Un projet de règlement publié le 15 août dans la Partie I de la Gazette du Canada prévoit en effet l’abrogation des exigences relatives aux VZE. Précisons qu’il s’agit pour l’instant d’une modification réglementaire proposée et non d’une abrogation déjà entrée en vigueur.
En vertu du règlement actuel, les VZE doivent représenter au moins 20 % des véhicules légers neufs de l’année-modèle 2026 mis en vente au Canada. Cette proportion devait grimper à 60 % en 2030, puis à 100 % à compter de 2035.
Un contexte automobile qui a changé
Ottawa justifie notamment ce changement de cap par l’évolution du marché nord-américain depuis l’adoption des exigences en 2023. Le gouvernement souligne la fin du programme fédéral iVZE, le recul du soutien américain aux véhicules électriques ainsi que les tensions commerciales touchant l’industrie automobile.
Les ventes de VZE au Canada sont par ailleurs passées d’environ 14 % des ventes de véhicules neufs en 2024 à environ 9 % en 2025, selon les données de Statistique Canada citées dans le document. Le gouvernement considère que le maintien des seuils obligatoires pourrait accroître la pression sur les constructeurs dans un contexte où la demande des consommateurs et les conditions commerciales demeurent incertaines.
« L’abrogation des exigences relatives aux véhicules zéro émission offrirait aux fabricants et importateurs canadiens [...] une plus grande souplesse », peut-on lire dans le document fédéral.

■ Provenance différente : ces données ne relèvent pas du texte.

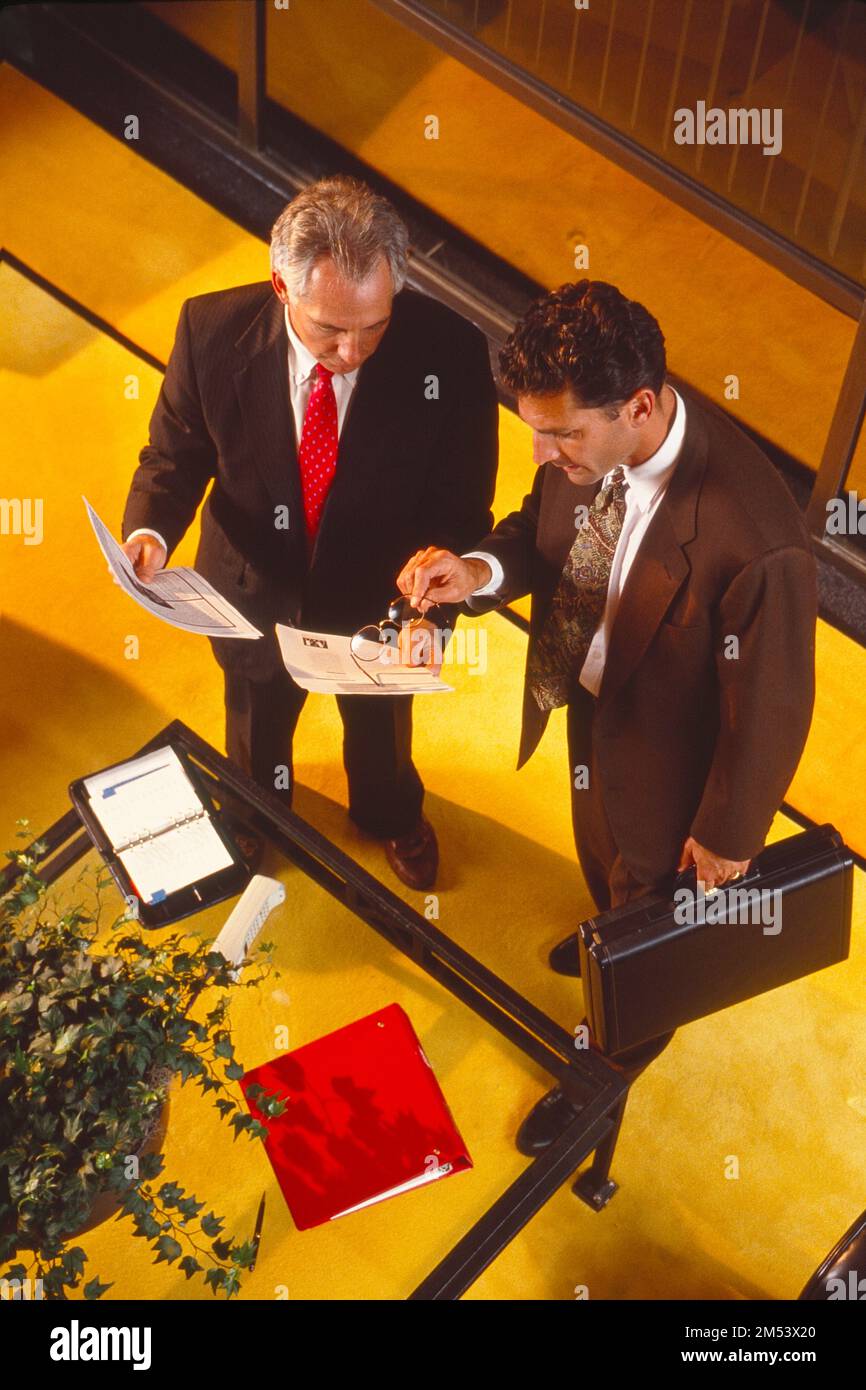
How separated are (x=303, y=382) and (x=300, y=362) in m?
0.04

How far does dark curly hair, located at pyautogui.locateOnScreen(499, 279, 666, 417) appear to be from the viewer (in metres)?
2.21

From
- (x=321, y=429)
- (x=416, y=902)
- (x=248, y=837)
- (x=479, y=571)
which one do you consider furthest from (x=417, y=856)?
(x=321, y=429)

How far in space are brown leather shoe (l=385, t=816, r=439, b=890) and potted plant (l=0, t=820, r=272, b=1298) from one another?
1176 mm

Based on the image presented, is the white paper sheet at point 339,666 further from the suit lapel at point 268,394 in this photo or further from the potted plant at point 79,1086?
the potted plant at point 79,1086

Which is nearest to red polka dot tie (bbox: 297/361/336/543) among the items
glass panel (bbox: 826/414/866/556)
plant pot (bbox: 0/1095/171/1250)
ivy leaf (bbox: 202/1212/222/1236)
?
plant pot (bbox: 0/1095/171/1250)

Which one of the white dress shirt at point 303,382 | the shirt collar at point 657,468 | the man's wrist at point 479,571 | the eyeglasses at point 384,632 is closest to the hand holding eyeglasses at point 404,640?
the eyeglasses at point 384,632

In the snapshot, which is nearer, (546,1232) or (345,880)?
(345,880)

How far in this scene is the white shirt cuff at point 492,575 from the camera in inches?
105

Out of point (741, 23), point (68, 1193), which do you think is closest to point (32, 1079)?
point (68, 1193)

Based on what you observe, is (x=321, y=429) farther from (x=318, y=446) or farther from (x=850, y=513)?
(x=850, y=513)

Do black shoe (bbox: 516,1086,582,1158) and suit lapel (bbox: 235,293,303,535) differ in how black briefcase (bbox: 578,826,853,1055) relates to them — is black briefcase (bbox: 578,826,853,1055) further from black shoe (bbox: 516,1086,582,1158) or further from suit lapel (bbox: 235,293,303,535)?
suit lapel (bbox: 235,293,303,535)
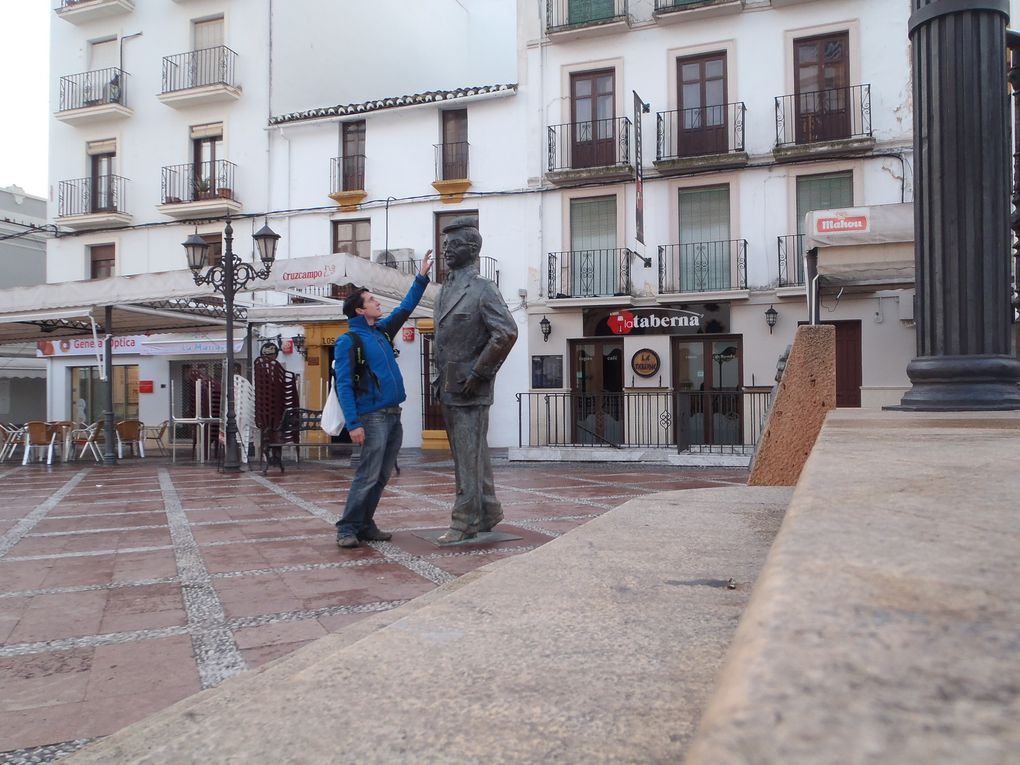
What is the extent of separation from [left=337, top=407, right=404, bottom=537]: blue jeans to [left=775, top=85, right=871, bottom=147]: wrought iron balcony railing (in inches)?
548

De nouveaux objectifs, mais sans quota obligatoire
Le gouvernement fédéral n’abandonne toutefois pas ses objectifs d’électrification. Il compte plutôt élaborer de nouvelles normes canadiennes d’émissions de gaz à effet de serre, décrites comme technologiquement neutres.
La stratégie annoncée vise désormais à placer le Canada sur une trajectoire où les véhicules électriques représenteraient 75 % des ventes en 2035 et 90 % en 2040. Ces pourcentages constitueraient des objectifs plutôt que les seuils obligatoires prévus par la norme actuelle.
Selon l’étude d’impact réglementaire, l’abrogation devrait néanmoins mener à la vente d’un moins grand nombre de VZE que sous la réglementation actuelle. Ottawa estime aussi qu’elle entraînerait une perte nette de réductions d’émissions de GES de 326 mégatonnes entre 2026 et 2050.
Le nouveau règlement entrerait en vigueur à la date de son enregistrement.